#107 Reduce file list memory usage#108
Conversation
We ran into issues with allocation failures when attempting to set up SSL connections. After a lot of searching and trial-and-error, we realized that as the number of log files on the SD card grew, the size of the JSON document returned by GenerateFilelist() grew to consume a significant chunk of heap memory. This document was resident while the upload loop ran, which is the exact time we needed the memory most. Once this was realized, we almost immediately notices that we didn't need this JSON at all, as the only thing we were pulling from it was the file numbers, something we can easily get from a CountLogFiles() call.
While dealing with heap shortages, I realized that we were always holding onto 4 KiB array, even if only the first few entries were actually populated. Four kibibytes isn't a massive amount, but when running near capacity, it might be enough to push us over the edge into SSL allocation failures. To do this shrink-to-fit operation consistently, I replaced one overload of logging::Manager::CountLogFiles() with a new GetLogFileNumbers() method that returns a vector, which provides much nicer ergonomics to the caller.

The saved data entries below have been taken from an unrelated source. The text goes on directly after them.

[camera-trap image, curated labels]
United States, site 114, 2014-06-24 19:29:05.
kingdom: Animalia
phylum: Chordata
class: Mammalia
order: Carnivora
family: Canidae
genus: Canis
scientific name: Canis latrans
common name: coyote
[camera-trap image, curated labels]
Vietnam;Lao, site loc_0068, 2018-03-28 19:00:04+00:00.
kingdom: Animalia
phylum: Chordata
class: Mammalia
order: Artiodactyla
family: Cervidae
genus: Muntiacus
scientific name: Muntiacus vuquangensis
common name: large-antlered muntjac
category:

Previously any missing field would cause the whole row to be dropped. Given that MD5 hashes aren't guaranteed to be present, that felt like overkill.
My goal is to pull the file list out of the status JSON document, which will require calculating the total file count and size separately from the full file list.

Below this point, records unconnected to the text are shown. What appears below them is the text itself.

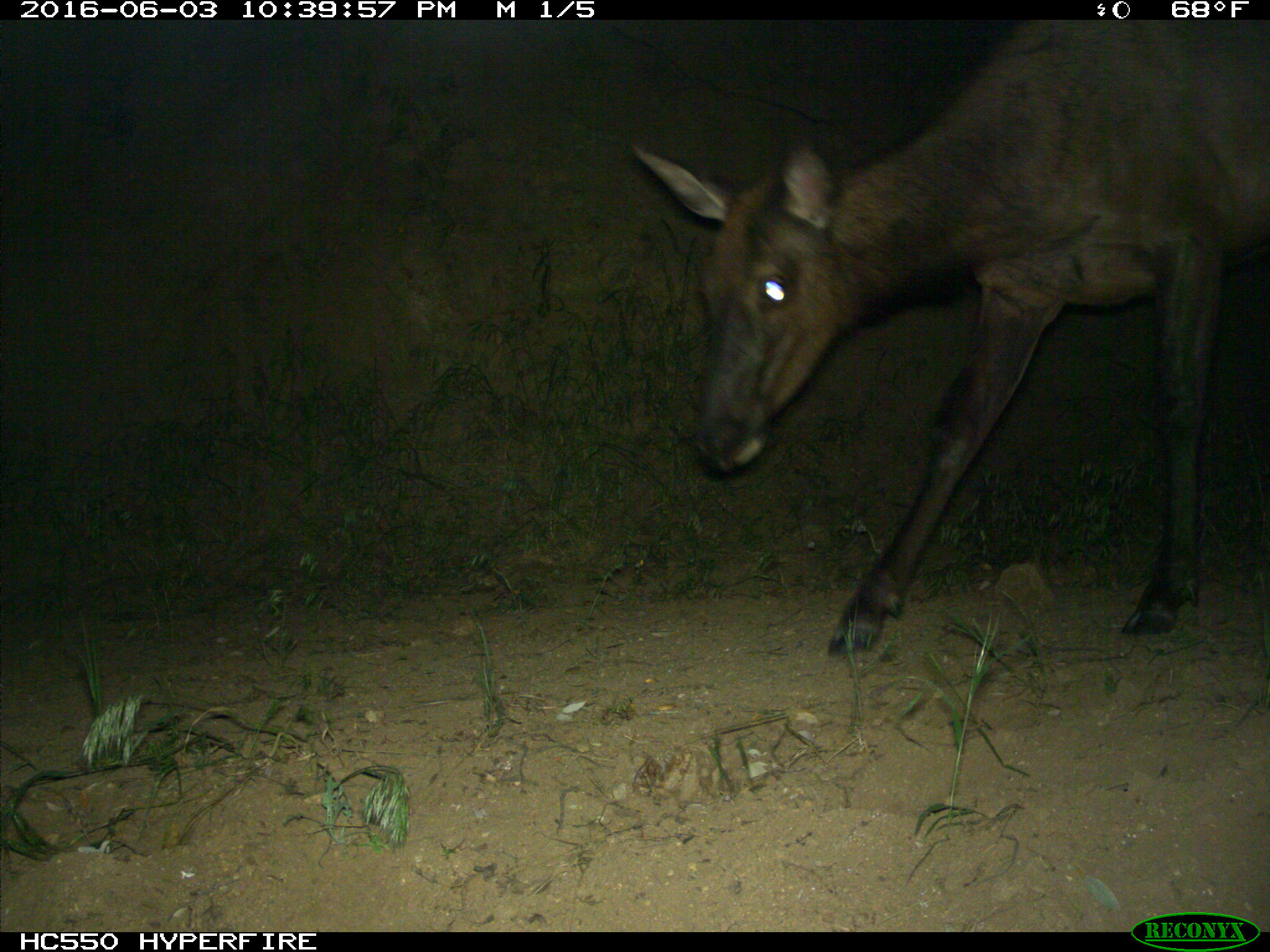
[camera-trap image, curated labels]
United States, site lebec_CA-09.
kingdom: Animalia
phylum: Chordata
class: Mammalia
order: Artiodactyla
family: Cervidae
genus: Cervus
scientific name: Cervus canadensis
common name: elk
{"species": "Cervus canadensis (elk)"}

I'm running into situations where a large JSON document is being successfully generated, but then allocation fails when trying to copy it into ESP32WiFiAdapter::m_messages. Move semantics to the rescue!
Keeping the document itself on the heap only introduced complexity which we didn't really need. Also store the default buffer size in a named constant.
This document's capacity increased every time a large message was sent, but that memory was never recovered. So if we succeeded in sending a giant file list, ESP32WiFiAdapter would hold onto that memory forever.
…ument This is a subtle dance that was repeated a few times. All of those copies were missing a std::move() call that significantly reduces the peak memory usage of the operation. To me that justifies abstracting it out.
Given that our large JSON documents can grow to fill temporarily fill all available memory, a more conservate growth factor seems appropriate. 1. Less aggressive growth means we are more likely to "just" fit in memory. 2. A growth factor less than the golden ratio allows the possibility of reusing memory blocks the document previously occupied. A growth factor of 2 prevents this.
There was a lot of unnecessary repetition between commands. Other improvements: * Serializing directly to Serial instead of allocating a large temporary string, like some jobs were doing. * Using Serial.println() to print the trailing new line instead of appending a single character to a large string, potentially resulting in another large allocation and copy. * Avoid some unnecessary JsonDocument->String->JsonDocument round-trips.
Just include the total file count and total file size. The file list JSON just isn't guaranteed to fit in memory, so it doesn't make sense to try to cram it inside the status JSON. A failed allocation means no status is sent, which is much more problematic than an incomplete file list. Moving "catalog" out into its own command means the WIBL can serve the status, release memory, then serve the file list. This approach also lets us handle a partial file list by appending a row of ellipses to the file table.
|
Thanks for the PR --- this is a massive improvement (and also updates the C++ to be more idiomatic for newer compilation systems, which is a bonus). Have you attempted to send update status messages from this implementation to an UploadServer implementation? I think it might cause problems with the current implementation (not a problem for this PR, but something we'll have to address later). |
Yes, I assumed that C++11 was fine to use as it is a hard dependency of ArduinoJson version the project currently uses.
No, I have not and I had intended to point this out when posting the PR. As it isn't being used for the CHS project we are working on, we never got around to setting up an UploadServer. I took a quick look at potentially porting it to these changes, but as someone with zero Go experience, I quickly got in over my head. |
Thanks for the update. Because we'll need to make changes to the code before we can fully merge (e.g., to step the firmware version, update and test the update server, etc.) I've made a new branch ("development") to capture this PR in a way that we can modify before final merge. Could you please edit the PR to target this branch instead of main? |
This is a series of small changes that add up to significantly reduce issues related to the memory consumed by JSON documents on the WIBL, especially the file list.
All togther, this is a pretty big change, but each commit is atomic and includes some justification of the change in its commit message. If you have any questions, I'd be happy to answer them.